Exercise:
Reproduce every one of the records below word for word, keeping each line and its line breaks unchanged.

Source material:
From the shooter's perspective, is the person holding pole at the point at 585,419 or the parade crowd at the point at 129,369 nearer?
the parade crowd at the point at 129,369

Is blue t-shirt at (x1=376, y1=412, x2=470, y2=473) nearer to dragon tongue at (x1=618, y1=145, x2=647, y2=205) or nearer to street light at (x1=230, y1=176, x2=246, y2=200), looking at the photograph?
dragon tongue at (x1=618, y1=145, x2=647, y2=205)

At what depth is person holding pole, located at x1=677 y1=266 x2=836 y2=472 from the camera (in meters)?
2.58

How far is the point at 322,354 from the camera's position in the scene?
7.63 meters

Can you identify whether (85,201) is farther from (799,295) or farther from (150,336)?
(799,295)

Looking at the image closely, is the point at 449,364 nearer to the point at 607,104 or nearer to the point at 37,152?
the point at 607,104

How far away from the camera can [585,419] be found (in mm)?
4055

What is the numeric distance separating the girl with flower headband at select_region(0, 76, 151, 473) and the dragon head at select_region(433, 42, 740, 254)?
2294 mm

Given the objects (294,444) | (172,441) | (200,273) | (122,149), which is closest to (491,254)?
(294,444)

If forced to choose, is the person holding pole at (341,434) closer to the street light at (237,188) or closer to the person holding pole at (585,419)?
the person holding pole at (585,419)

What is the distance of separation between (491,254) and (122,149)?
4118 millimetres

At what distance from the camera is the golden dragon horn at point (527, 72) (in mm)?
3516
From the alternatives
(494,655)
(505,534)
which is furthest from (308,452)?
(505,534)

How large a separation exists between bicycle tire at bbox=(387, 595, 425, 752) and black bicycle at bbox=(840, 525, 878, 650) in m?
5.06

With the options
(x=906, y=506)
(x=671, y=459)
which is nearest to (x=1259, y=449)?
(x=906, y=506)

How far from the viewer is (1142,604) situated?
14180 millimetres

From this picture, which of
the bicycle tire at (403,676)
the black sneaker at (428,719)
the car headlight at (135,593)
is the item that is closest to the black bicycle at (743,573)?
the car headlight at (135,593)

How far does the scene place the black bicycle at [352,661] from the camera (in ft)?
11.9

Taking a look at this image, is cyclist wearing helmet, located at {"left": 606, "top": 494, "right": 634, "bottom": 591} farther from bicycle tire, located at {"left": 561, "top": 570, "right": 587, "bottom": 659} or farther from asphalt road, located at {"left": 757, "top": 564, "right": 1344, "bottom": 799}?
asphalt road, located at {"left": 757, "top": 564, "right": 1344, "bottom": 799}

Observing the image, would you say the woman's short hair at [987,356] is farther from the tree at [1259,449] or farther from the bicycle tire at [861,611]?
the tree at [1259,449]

The reply:
From the shooter's perspective, is the person holding pole at the point at 585,419 or the parade crowd at the point at 129,369 nearer?
the parade crowd at the point at 129,369

Is blue t-shirt at (x1=376, y1=412, x2=470, y2=473) nearer to dragon tongue at (x1=618, y1=145, x2=647, y2=205) or nearer to street light at (x1=230, y1=176, x2=246, y2=200), looking at the photograph?
dragon tongue at (x1=618, y1=145, x2=647, y2=205)

At what depth is person holding pole, located at x1=677 y1=266 x2=836 y2=472 from the camera (in meters)?
2.58

How far is the point at 322,354 from the camera's position in the scene?
7.63 meters

Can you identify whether (85,201) is farther from (799,295) or farther from (150,336)?
(799,295)

Looking at the image closely, is the point at 449,364 nearer to the point at 607,104 or nearer to the point at 37,152?
the point at 607,104

How far away from the camera can [585,419] be found (in mm)?
4055

What is the numeric distance separating the girl with flower headband at select_region(0, 76, 151, 473) and the dragon head at select_region(433, 42, 740, 254)?
2294 mm

Given the objects (294,444) | (172,441) | (200,273) | (122,149), which is closest to (491,254)?
(294,444)

If forced to choose, is the person holding pole at (341,434) closer to the street light at (237,188) or closer to the person holding pole at (585,419)?
the person holding pole at (585,419)

What is the distance of separation between (491,254) and (122,149)?
4118 millimetres

At what distance from the camera is the golden dragon horn at point (527, 72) (in mm)?
3516
From the alternatives
(494,655)
(505,534)
which is furthest from (308,452)?
(505,534)

How large a separation exists between bicycle tire at bbox=(387, 595, 425, 752) and black bicycle at bbox=(840, 525, 878, 650) in m?
5.06

With the options
(x=906, y=506)
(x=671, y=459)
which is nearest to (x=1259, y=449)?
(x=906, y=506)

How far from the viewer is (1142,604) situated?
14180 millimetres

From this picture, which of
the bicycle tire at (403,676)
the black sneaker at (428,719)
the car headlight at (135,593)
is the item that is closest to the black bicycle at (743,573)?
the car headlight at (135,593)

How far does the scene place the black bicycle at [352,661] from the camera (in ft)?
11.9

Taking a look at this image, is cyclist wearing helmet, located at {"left": 606, "top": 494, "right": 634, "bottom": 591} farther from bicycle tire, located at {"left": 561, "top": 570, "right": 587, "bottom": 659} or farther from asphalt road, located at {"left": 757, "top": 564, "right": 1344, "bottom": 799}?
asphalt road, located at {"left": 757, "top": 564, "right": 1344, "bottom": 799}

Observing the image, would you say the woman's short hair at [987,356] is farther from the tree at [1259,449] or farther from the bicycle tire at [861,611]?
the tree at [1259,449]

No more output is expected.